Britain's post-Brexit asset management revamp eyes liquidity, tokenisation

A general view of the Canary Wharf financial district in London

By Huw Jones

LONDON (Reuters) -Britain set out plans on Monday for a post-Brexit review of its rules for the 11 trillion pound ($13.2 trillion) asset management sector, with a focus on bolstering liquidity after a near meltdown in funds used by pension schemes last September.

Until Britain's departure from the European Union in 2020, rules for the UK funds sector were written in Brussels.

Brexit means UK regulators can write their own regulations, but the Financial Conduct Authority (FCA) makes clear in its broad review it will stick to "strong international standards" given Britain's global role in asset management.

The sector has fallen short in dealing with stresses in recent years in Britain and elsewhere due to inadequate liquidity, prompting scrutiny globally.

Property funds were suspended in the immediate aftermath of Britain's 2016 vote to leave the EU and when the economy went into lockdown to fight COVID-19 in March 2020 as investors sought to pull out their money.

So-called liability-driven investment (LDI) funds, used by pension schemes to ensure long-term payouts to pensioners, struggled to meet cash calls last September when UK government bond prices tumbled.

"The regulatory framework contains rules around liquidity management. Many of these rules are designed to protect consumers," the FCA said in a discussion paper on reforming the sector.

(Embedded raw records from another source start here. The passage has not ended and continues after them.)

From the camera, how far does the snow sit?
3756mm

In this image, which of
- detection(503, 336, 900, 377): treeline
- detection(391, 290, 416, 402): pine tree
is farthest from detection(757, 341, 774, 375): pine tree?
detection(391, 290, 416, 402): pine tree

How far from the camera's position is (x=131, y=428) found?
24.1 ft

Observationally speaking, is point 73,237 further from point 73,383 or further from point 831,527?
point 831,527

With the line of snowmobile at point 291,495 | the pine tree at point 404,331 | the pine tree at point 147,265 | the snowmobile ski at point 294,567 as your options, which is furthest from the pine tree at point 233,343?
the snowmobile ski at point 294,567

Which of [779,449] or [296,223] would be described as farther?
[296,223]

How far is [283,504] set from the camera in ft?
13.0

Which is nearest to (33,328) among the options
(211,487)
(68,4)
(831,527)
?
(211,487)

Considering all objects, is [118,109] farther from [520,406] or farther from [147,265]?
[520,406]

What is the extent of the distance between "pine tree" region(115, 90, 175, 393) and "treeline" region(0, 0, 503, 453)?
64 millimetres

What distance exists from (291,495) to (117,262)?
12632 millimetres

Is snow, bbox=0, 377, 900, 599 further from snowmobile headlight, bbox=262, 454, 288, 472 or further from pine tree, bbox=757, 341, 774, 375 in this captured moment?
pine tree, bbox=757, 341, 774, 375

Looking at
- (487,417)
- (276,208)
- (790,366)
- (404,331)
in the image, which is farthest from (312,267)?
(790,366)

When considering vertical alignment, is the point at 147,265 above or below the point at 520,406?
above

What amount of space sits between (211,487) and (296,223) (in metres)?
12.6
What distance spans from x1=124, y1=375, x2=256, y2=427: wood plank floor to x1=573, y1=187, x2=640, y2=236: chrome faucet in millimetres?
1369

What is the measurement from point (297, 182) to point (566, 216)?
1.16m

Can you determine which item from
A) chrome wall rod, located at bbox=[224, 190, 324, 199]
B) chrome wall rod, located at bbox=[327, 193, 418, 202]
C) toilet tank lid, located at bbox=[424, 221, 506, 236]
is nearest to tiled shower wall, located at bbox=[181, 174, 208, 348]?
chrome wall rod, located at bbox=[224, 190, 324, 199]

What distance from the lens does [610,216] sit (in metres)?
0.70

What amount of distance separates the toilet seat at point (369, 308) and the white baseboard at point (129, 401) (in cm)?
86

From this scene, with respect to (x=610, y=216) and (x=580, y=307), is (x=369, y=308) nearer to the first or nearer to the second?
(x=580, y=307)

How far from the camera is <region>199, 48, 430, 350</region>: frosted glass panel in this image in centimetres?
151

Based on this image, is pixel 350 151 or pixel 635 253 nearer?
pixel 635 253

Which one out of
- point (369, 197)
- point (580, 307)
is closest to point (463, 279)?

"But the growth of the fund industry means that liquidity management in funds is also relevant to the good functioning of markets," the discussion paper out for public consultation said.

Chris Cummings, chief executive of industry body the Investment Association, said the paper acknowledges the sector is already highly regulated. The need for more rules must be balanced against ensuring Britain remains globally competitive, he said.

The paper also considers how rules could be adapted for tokenised or digitised units in funds, meaning assets under management split into fractions to make it more affordable for small investors.

"With no cemented new proposals put forward, the next three months should give the industry the time to fly a kite on some Brexit dividend proposals," Kevin Doran, managing director of AJ Bell Investments, said.

Although Britain has left the EU, many of the money market funds, LDI funds and mutual funds offered in the UK are listed in EU centres such as Dublin and Luxembourg, even if managed in London.

The FCA said it wants to see fund managers complying with liquidity stress testing guidelines issued by the EU's securities watchdog ESMA, which will be converted into UK rules.

A public consultation is open until May, after which the FCA will focus on priority areas for changes.